Short web captions:
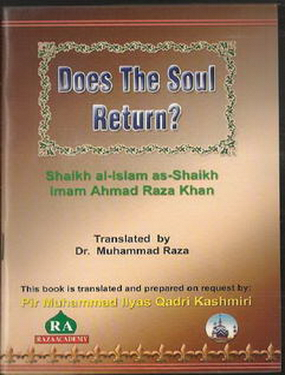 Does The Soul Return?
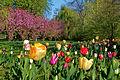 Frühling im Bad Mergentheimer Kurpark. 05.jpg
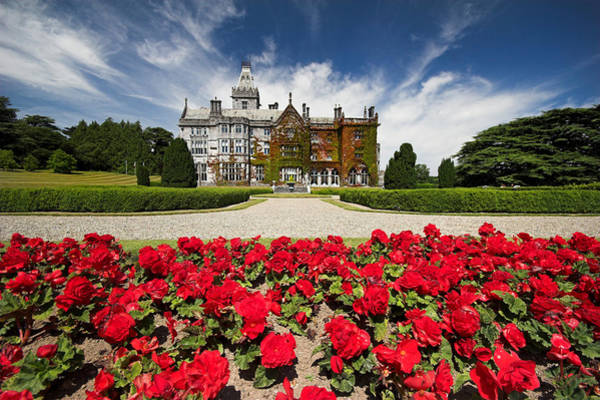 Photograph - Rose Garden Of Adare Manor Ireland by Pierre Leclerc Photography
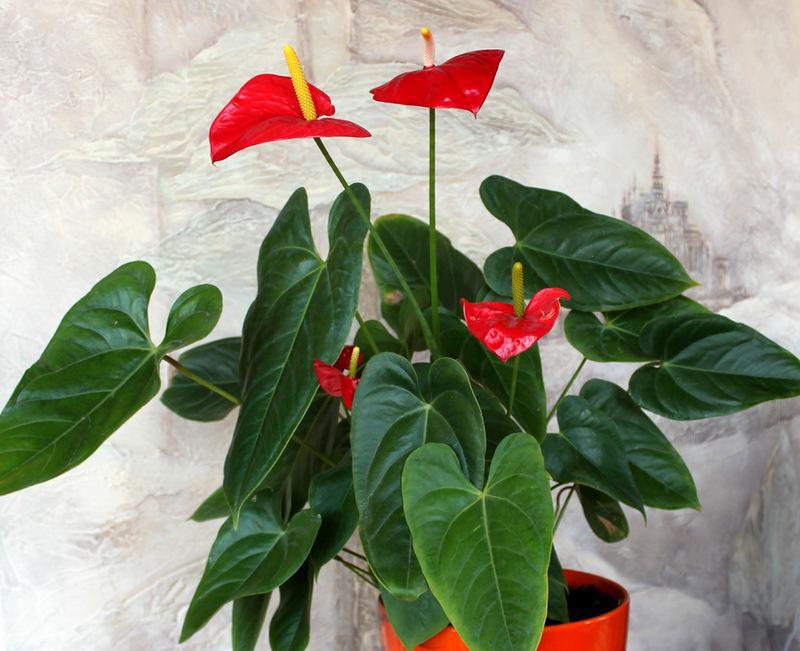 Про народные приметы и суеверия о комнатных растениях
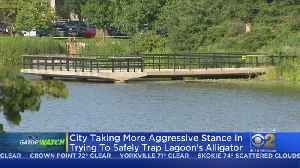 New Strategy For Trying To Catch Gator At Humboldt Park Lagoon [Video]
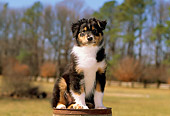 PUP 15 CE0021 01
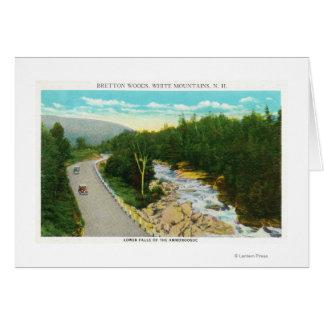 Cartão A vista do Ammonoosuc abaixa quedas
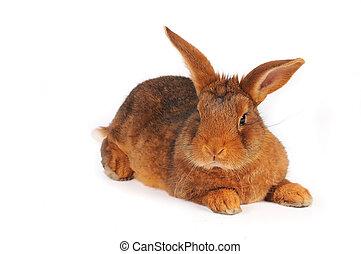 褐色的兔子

Assignment
Return only the lines from the one that contains "PUP 15 CE0021 01" through the closing line of the data, inclusive, reproduced exactly and with every picture left out.

The answer
 PUP 15 CE0021 01
 Cartão A vista do Ammonoosuc abaixa quedas
 褐色的兔子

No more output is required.